Artificial intelligence
When most people think about the potential risks of artificial intelligence and machine learning, their minds immediately jump to "the Terminator" - a future where robots, according to a dystopian vision once articulated by Elon Musk, would march down suburban streets, gunning down every human in their path.

But in reality, while AI does have the potential to sow chaos and discord, the manner in which this might happen is much more pedestrian, and far less exciting than a real-life "Skynet". If anything, risks could arise from AI networks that can create fake images and videos - known in the industry as "deepfakes" - that are indistinguishable from the real think.

Who could forget this video of President Obama? This never happened - it was produced by AI software - but it's almost indistinguishable from a genuine video.

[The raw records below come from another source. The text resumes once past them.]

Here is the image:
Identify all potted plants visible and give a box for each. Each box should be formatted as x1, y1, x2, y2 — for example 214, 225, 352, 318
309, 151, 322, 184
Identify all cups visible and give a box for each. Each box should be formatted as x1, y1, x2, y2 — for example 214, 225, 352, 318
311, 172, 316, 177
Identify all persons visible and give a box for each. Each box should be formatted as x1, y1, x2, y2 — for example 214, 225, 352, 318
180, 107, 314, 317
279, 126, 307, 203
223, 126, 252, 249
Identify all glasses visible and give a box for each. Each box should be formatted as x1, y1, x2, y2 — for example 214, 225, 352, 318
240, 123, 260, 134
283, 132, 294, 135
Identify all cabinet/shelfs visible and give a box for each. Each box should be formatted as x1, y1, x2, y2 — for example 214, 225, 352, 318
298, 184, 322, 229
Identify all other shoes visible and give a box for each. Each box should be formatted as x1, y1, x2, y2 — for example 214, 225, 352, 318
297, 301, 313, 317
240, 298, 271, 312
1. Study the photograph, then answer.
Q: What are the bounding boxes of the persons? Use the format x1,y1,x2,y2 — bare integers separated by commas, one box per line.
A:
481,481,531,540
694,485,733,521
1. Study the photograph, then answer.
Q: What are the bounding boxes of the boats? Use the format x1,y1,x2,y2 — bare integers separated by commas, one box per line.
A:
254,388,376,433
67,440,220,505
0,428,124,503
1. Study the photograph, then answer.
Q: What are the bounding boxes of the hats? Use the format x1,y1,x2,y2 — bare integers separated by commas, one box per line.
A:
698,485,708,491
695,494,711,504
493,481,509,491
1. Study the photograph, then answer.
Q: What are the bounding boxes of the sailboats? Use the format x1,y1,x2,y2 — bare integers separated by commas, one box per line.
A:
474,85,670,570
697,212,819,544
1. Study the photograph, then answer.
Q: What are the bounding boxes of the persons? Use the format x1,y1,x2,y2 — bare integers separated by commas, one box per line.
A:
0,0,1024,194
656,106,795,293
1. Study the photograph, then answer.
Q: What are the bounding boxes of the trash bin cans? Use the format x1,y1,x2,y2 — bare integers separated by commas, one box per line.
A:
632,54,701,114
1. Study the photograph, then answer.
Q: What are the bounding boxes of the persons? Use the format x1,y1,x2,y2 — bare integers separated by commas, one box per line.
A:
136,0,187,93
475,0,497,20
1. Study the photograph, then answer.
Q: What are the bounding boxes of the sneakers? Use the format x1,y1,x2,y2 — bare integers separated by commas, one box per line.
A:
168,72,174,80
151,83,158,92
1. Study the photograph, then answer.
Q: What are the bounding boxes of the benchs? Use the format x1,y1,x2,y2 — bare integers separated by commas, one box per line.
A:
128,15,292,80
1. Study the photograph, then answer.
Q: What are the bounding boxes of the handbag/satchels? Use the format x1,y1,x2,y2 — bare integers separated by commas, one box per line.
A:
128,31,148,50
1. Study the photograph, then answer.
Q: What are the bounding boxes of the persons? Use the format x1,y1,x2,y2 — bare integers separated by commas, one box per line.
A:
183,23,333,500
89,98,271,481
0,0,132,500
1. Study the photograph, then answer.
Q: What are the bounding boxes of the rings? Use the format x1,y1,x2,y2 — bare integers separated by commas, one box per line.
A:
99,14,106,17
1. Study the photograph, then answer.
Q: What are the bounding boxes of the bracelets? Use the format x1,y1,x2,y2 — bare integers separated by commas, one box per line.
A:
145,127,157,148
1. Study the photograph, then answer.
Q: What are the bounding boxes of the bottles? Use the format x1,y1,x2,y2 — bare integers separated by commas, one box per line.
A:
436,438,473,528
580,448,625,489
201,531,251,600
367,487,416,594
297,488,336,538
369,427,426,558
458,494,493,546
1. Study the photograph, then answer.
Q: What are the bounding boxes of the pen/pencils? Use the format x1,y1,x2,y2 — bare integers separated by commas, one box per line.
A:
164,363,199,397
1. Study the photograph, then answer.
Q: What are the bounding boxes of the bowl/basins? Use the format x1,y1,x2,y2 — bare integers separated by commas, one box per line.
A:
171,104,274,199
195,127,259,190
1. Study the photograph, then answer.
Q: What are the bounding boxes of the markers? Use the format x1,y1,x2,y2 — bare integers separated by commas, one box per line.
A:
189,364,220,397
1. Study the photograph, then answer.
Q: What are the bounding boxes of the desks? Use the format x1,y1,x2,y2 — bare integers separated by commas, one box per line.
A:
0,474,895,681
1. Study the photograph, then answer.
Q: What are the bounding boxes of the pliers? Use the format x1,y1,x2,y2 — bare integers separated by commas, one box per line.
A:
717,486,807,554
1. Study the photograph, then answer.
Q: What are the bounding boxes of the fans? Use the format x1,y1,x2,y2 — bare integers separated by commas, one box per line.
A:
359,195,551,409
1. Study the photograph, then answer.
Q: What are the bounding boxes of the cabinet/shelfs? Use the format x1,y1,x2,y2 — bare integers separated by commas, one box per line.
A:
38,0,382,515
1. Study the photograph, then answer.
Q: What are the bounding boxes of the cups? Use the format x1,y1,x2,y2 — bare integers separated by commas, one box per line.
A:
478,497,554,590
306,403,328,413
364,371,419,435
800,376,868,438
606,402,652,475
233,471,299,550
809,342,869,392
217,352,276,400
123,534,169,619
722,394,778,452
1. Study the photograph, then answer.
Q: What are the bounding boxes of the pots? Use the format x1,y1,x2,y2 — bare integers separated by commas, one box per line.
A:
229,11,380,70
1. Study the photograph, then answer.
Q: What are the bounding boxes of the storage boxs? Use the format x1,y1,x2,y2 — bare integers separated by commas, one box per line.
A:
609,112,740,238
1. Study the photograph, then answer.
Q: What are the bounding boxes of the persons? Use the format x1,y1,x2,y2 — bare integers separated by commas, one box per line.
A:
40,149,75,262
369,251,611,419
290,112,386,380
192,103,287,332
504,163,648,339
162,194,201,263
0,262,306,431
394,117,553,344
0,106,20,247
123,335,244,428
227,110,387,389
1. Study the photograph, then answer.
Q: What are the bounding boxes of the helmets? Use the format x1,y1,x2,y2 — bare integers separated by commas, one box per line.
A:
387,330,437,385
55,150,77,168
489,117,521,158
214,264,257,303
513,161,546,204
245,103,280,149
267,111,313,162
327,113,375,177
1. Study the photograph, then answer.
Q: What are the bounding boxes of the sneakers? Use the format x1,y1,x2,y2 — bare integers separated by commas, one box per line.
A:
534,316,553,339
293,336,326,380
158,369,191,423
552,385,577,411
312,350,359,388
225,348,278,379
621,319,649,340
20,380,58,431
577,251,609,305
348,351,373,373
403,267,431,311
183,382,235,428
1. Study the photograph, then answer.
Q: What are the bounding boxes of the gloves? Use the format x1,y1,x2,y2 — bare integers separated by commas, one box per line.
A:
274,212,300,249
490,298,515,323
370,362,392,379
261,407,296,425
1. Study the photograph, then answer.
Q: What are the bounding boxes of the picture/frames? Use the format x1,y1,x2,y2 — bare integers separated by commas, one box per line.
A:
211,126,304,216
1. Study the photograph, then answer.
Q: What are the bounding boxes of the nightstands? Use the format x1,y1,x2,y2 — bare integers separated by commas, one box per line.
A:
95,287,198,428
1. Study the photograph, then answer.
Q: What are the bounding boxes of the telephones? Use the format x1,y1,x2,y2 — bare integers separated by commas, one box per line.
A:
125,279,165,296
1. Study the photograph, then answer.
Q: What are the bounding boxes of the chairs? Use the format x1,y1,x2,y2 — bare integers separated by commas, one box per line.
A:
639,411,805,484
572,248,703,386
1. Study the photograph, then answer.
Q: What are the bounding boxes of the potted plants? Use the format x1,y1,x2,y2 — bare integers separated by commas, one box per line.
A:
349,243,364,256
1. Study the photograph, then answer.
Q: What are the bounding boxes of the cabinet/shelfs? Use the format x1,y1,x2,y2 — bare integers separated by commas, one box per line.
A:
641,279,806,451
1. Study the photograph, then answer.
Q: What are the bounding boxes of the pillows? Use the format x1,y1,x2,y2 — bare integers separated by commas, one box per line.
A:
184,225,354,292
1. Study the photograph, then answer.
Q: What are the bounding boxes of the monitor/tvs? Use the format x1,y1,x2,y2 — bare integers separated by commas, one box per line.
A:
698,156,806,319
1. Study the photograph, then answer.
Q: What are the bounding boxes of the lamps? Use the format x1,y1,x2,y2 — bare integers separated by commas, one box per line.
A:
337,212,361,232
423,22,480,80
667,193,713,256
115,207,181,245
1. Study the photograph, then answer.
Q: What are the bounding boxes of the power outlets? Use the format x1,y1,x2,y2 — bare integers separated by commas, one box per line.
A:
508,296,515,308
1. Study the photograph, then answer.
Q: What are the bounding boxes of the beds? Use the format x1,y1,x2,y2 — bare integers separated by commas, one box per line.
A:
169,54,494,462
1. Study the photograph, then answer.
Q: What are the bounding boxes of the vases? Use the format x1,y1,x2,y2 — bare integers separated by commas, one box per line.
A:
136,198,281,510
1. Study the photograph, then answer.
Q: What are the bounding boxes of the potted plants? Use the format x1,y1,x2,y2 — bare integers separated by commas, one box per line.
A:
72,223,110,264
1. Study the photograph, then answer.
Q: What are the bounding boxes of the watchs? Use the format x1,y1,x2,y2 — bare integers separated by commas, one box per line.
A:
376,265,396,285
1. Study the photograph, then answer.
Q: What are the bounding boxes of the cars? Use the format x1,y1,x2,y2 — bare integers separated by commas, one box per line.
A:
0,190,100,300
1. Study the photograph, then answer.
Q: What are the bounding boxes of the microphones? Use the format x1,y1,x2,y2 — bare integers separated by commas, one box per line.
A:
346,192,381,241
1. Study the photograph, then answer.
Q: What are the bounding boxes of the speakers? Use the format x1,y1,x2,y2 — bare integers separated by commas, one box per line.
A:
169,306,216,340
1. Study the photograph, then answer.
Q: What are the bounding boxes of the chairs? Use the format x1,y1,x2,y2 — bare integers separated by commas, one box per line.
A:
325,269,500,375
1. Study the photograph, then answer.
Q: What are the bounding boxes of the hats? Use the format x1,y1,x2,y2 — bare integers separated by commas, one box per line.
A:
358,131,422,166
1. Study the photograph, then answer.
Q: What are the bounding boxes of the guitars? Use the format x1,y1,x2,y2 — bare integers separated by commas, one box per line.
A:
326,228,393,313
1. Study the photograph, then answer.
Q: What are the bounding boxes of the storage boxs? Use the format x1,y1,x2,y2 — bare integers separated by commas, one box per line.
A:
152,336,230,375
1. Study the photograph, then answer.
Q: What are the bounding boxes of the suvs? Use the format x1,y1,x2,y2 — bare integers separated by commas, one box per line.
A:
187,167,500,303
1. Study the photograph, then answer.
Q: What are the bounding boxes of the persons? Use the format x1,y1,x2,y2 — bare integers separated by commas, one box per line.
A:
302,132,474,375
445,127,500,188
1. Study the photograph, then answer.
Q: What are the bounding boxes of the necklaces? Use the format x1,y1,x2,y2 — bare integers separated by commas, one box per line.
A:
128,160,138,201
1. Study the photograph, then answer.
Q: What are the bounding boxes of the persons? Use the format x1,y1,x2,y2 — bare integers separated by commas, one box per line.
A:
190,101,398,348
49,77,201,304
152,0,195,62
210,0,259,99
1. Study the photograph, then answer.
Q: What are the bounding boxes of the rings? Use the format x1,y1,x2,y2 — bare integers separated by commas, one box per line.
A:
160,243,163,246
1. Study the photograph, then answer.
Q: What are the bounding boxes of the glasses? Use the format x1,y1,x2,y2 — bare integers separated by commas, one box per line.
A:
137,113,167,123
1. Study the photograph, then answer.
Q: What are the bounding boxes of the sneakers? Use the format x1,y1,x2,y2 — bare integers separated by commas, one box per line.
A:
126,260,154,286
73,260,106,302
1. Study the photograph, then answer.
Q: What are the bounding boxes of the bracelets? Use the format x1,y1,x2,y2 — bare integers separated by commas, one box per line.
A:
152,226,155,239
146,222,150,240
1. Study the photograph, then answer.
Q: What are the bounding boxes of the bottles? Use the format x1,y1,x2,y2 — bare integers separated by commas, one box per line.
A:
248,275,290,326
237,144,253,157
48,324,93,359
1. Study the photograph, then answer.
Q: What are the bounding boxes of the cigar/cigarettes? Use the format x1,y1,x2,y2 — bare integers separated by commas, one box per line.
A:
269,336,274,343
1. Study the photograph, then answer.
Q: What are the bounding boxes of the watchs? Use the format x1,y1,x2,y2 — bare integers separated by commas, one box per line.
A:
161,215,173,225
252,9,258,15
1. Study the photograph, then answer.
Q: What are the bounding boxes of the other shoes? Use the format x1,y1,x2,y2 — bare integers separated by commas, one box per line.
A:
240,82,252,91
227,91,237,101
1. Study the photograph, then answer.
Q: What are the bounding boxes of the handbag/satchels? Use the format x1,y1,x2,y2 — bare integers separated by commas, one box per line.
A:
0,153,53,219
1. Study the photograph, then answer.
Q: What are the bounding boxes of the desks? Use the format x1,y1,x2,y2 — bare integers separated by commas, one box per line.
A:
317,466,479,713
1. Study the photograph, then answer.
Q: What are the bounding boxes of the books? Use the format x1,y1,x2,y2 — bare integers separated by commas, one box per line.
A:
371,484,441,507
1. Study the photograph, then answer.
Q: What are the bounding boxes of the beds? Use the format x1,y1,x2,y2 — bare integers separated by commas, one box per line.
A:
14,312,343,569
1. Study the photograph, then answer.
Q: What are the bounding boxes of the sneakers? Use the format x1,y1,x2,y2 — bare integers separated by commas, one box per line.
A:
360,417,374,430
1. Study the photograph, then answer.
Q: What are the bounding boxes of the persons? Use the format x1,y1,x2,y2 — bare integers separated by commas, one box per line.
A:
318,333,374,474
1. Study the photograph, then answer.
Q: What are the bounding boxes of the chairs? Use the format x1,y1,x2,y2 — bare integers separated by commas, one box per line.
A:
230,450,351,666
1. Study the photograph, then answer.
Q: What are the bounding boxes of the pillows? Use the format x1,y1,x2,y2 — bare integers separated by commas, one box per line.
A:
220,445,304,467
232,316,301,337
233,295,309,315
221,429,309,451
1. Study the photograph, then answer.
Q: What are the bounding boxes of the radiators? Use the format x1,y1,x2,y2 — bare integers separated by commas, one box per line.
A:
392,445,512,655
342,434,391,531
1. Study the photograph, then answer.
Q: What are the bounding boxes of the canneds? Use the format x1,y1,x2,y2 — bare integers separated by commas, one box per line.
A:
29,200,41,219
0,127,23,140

Well, in the latest vision of AI's capabilities in the not-so-distant future, a columnist at TechCrunch highlighted a study that was presented at a prominent industry conference back in 2017. In the study, researchers explained how a Generative Adversarial Network - one of the two common varieties of machine learning agents - defied the intentions of its programmers and started spitting out synthetically engineered maps after being instructed to match aerial photographs with their corresponding street maps.

AI mapping
The intention of the study was to create a tool that could more quickly adapt satellite images into Google's street maps. But instead of learning how to transform aerial images into maps, the machine-learning agent learned how to encode the features of the map onto the visual data of the street map.
The intention was for the agent to be able to interpret the features of either type of map and match them to the correct features of the other. But what the agent was actually being graded on (among other things) was how close an aerial map was to the original, and the clarity of the street map.

So it didn't learn how to make one from the other. It learned how to subtly encode the features of one into the noise patterns of the other. The details of the aerial map are secretly written into the actual visual data of the street map: thousands of tiny changes in color that the human eye wouldn't notice, but that the computer can easily detect.

In fact, the computer is so good at slipping these details into the street maps that it had learned to encode any aerial map into any street map! It doesn't even have to pay attention to the "real" street map - all the data needed for reconstructing the aerial photo can be superimposed harmlessly on a completely different street map, as the researchers confirmed:
The agent's actions represented an inadvertent breakthrough in the capacity for machines to create and fake images.
This practice of encoding data into images isn't new; it's an established science called steganography, and it's used all the time to, say, watermark images or add metadata like camera settings. But a computer creating its own steganographic method to evade having to actually learn to perform the task at hand is rather new. (Well, the research came out last year, so it isn't new new, but it's pretty novel.)
Instead of finding a way to complete a task that was beyond its abilities, the machine learning agent developed its own way to cheat.
One could easily take this as a step in the "the machines are getting smarter" narrative, but the truth is it's almost the opposite. The machine, not smart enough to do the actual difficult job of converting these sophisticated image types to each other, found a way to cheat that humans are bad at detecting. This could be avoided with more stringent evaluation of the agent's results, and no doubt the researchers went on to do that.
And if even these sophisticated researchers nearly failed to detect this, what does that say about our ability to differentiate genuine images from those that were fabricated by a computer simulation?